Os estóicos não afirmam que a alma do sábio possa resistir desde Logo às sensações e visões que o surpreendam. Admitem como natural impressionar-se, por exemplo, com um estrondo provindo do céu ou de uma ruína; admitem que pode empalidecer, contrair-se como sob a influência de uma paixão qualquer, mas que ele deve conservar intata sua lucidez, sem que se lhe altere a razão, de maneira a não ceder ante o terror e o sofrimento. Quem não é sábio conduz-se do mesmo modo quanto à primeira parte, mas muito diversamente quanto à segunda: a impressão da emoção não será nele apenas superficial; penetrará até a sede da razão, infetando-a e a corrompendo. E será com essa faculdade assim viciada que julgará e se conduzirá.

"Chora, mas seu coração continua inabalável." (pensamento de Virgílio). O sábio dos peripatéticos não permanece insensível às emoções, mas as modera.

 

Fonte: Ensaios de Michel Eyquem de Montaigne - Capítulo XII - Livro I

 

 

Michel Eyquem de Montaigne (1533-1592), escritor francês que introduziu o ensaio como forma literária.

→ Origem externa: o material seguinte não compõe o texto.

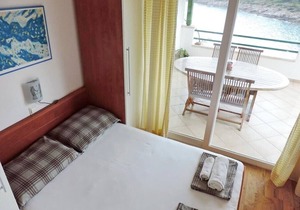 Apartments Ivan, (8797), Basina, Croatia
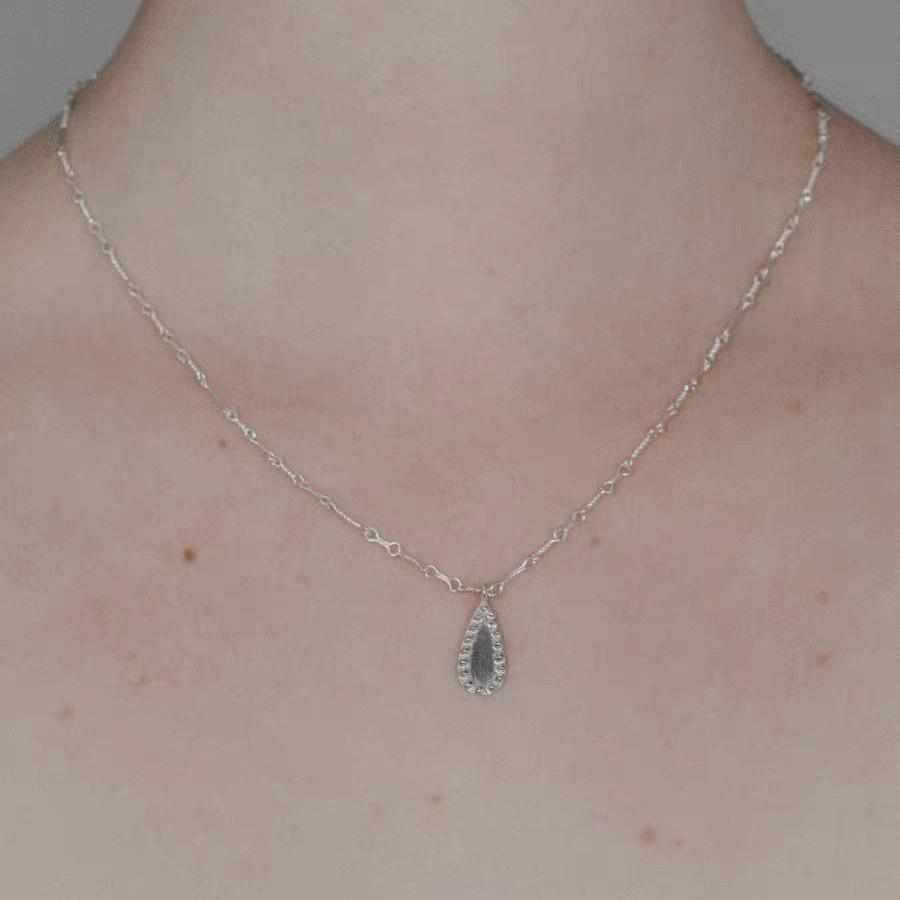 Elegant Retro Tear Necklace: Versatile Pendant with Luxury Design and Exquisite Clavicle Chain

Os três tomos de seus Ensaios, que abrangem um amplo leque de temas, caracterizam-se pelo estilo discursivo, pelo tom coloquial e pelo uso de numerosas citações de autores clássicos.

Observava a vida com ceticismo filosófico e destacou as contradições e incoerências inerentes à natureza e à conduta humana. O mais extenso de seus ensaios, Apologia de Raimundo de Sabunde, é um estudo da capacidade racional e das aspirações religiosas do ser humano.